Task brief – Each entry has to be given again in its exact wording, and no picture may appear in the result.

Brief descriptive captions

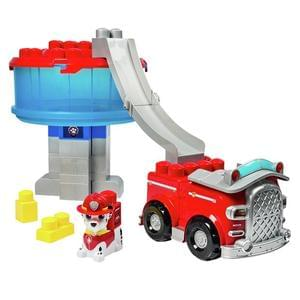 HALF PRICE: Paw Patrol Ionix Lookout Tower
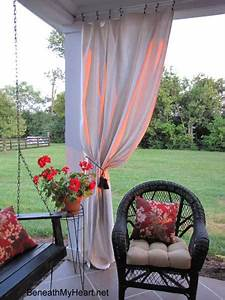 Outdoor curtains porch curtains porch enclosure for Outdoor balcony curtains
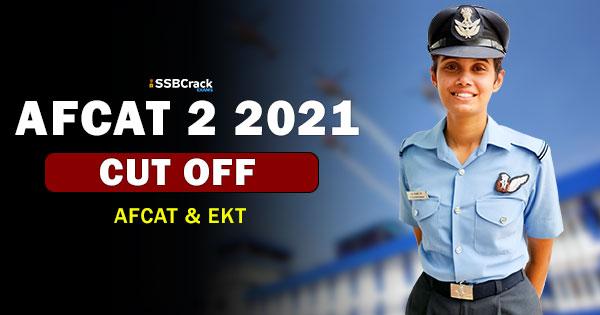 afcat-2-2021-cut-off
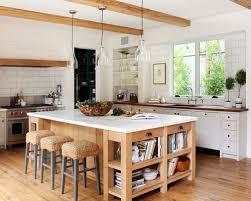 open kitchen design farmhouse: saveemail farmhouse kitchen eecaa  w h b p farmhouse kitchen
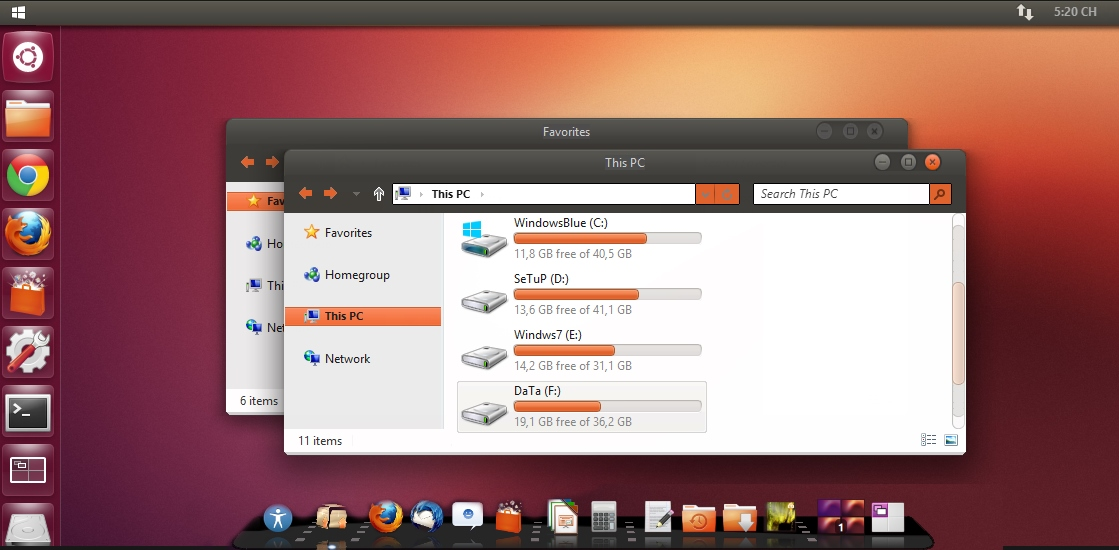 Linux Theme Download Ubuntu Freeware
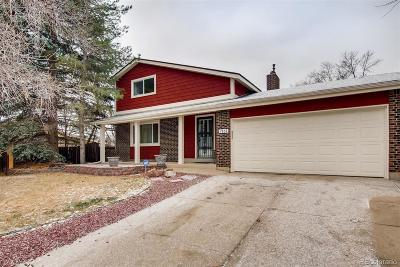 Arvada Single Family Home Active: 7161 Deframe Court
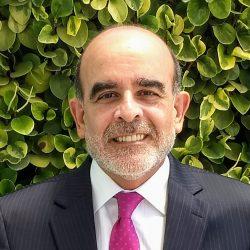 Mariano Castro Sánchez-Moreno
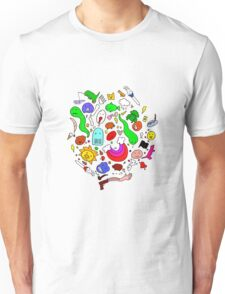 Colourful Characters Unisex T-Shirt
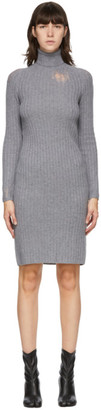 Maison Margiela Grey Destroyed Turtleneck Dress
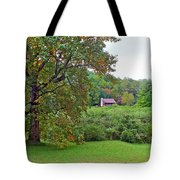 Poplar Tree In The Valley Tote Bag
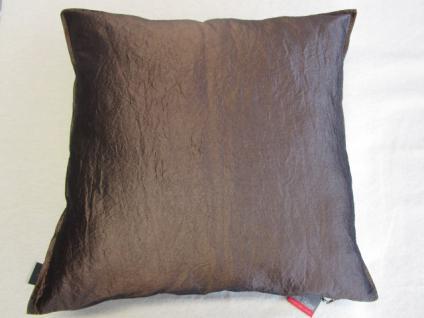 kissenbezug garcia 50x50 cm f r sofakissen farbe schokobraun von proflax kaufen bei betten. Black Bedroom Furniture Sets. Home Design Ideas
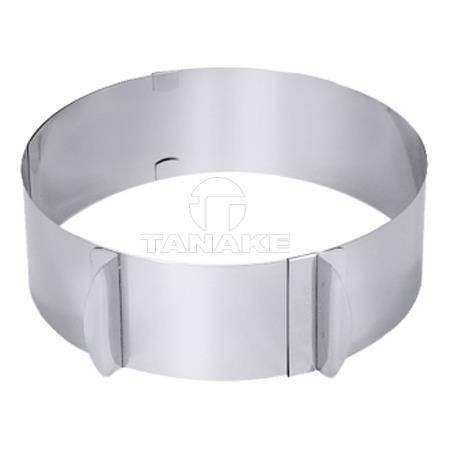 Pierścień o regulowanej średnicy 165-320mm
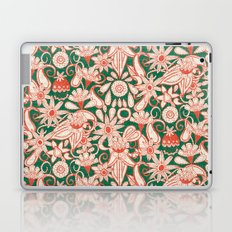 sarilmak palm fire orange Laptop & iPad Skin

Exercise response –
 HALF PRICE: Paw Patrol Ionix Lookout Tower
 Outdoor curtains porch curtains porch enclosure for Outdoor balcony curtains
 afcat-2-2021-cut-off
 open kitchen design farmhouse: saveemail farmhouse kitchen eecaa  w h b p farmhouse kitchen
 Linux Theme Download Ubuntu Freeware
 Arvada Single Family Home Active: 7161 Deframe Court
 Mariano Castro Sánchez-Moreno
 Colourful Characters Unisex T-Shirt
 Maison Margiela Grey Destroyed Turtleneck Dress
 Poplar Tree In The Valley Tote Bag
 kissenbezug garcia 50x50 cm f r sofakissen farbe schokobraun von proflax kaufen bei betten. Black Bedroom Furniture Sets. Home Design Ideas
 Pierścień o regulowanej średnicy 165-320mm
 sarilmak palm fire orange Laptop & iPad Skin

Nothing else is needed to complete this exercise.